[Begin Recorded data]

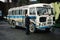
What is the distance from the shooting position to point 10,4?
46.8 metres

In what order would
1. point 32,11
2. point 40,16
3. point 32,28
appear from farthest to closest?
point 32,11 < point 32,28 < point 40,16

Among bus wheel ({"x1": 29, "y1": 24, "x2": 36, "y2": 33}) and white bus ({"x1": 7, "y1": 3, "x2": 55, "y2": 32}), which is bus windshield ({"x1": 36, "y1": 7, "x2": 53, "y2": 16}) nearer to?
white bus ({"x1": 7, "y1": 3, "x2": 55, "y2": 32})

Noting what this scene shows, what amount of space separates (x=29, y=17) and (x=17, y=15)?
3459mm

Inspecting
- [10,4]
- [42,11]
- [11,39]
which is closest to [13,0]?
[10,4]

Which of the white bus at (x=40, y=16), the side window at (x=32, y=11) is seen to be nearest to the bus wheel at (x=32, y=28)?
the white bus at (x=40, y=16)

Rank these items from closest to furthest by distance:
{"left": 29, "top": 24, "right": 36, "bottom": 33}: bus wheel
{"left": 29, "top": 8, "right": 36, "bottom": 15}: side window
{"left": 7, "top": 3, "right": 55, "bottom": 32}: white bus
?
{"left": 7, "top": 3, "right": 55, "bottom": 32}: white bus, {"left": 29, "top": 24, "right": 36, "bottom": 33}: bus wheel, {"left": 29, "top": 8, "right": 36, "bottom": 15}: side window

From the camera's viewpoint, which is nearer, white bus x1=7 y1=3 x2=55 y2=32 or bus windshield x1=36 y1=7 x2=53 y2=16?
white bus x1=7 y1=3 x2=55 y2=32

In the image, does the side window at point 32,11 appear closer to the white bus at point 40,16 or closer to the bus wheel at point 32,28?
the white bus at point 40,16

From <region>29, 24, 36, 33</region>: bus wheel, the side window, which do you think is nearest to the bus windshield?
the side window

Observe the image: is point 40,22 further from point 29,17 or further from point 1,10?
point 1,10

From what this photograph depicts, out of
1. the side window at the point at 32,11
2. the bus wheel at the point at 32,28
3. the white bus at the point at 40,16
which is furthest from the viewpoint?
the side window at the point at 32,11

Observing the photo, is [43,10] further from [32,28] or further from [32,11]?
[32,28]

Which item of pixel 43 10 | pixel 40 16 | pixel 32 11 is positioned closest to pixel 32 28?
pixel 40 16

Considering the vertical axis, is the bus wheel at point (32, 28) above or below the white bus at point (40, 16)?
below
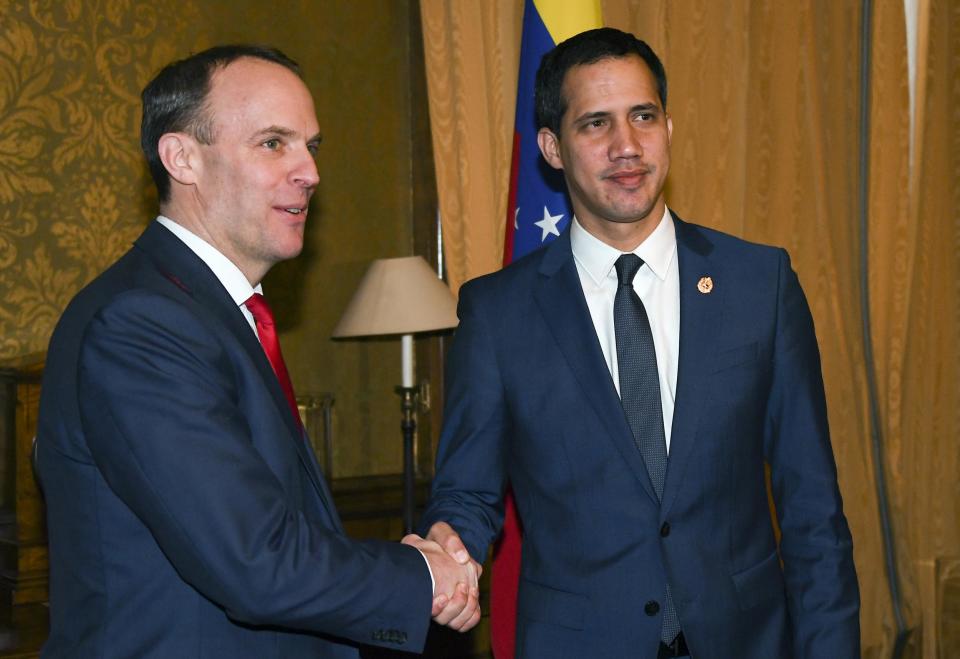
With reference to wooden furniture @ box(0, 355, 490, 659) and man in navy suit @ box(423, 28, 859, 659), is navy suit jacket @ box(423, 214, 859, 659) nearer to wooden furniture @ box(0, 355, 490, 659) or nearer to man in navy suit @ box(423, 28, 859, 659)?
man in navy suit @ box(423, 28, 859, 659)

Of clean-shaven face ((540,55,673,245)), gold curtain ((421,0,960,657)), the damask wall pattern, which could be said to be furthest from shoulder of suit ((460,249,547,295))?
the damask wall pattern

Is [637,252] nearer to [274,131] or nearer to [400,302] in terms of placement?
[274,131]

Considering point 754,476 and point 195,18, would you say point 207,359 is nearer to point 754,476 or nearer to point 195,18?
point 754,476

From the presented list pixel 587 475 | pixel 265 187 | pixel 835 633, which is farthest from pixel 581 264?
pixel 835 633

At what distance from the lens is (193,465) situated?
71.4 inches

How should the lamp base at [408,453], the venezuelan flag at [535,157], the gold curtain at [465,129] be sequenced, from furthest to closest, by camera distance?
1. the lamp base at [408,453]
2. the gold curtain at [465,129]
3. the venezuelan flag at [535,157]

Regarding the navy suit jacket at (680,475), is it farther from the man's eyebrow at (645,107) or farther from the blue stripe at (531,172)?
the blue stripe at (531,172)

[End Recorded data]

*Your instructions*. Starting at the row whose line contains "How should the" and ending at the last row, recast those rows as a two-column CSV with the headers text and answer. Give one line per row, put each field in quotes, and replace line breaks with spaces.

*Response*.
text,answer
"How should the lamp base at [408,453], the venezuelan flag at [535,157], the gold curtain at [465,129] be sequenced, from furthest to closest, by camera distance?","1. the lamp base at [408,453] 2. the gold curtain at [465,129] 3. the venezuelan flag at [535,157]"
"Regarding the navy suit jacket at (680,475), is it farther from the man's eyebrow at (645,107) or farther from the blue stripe at (531,172)?","the blue stripe at (531,172)"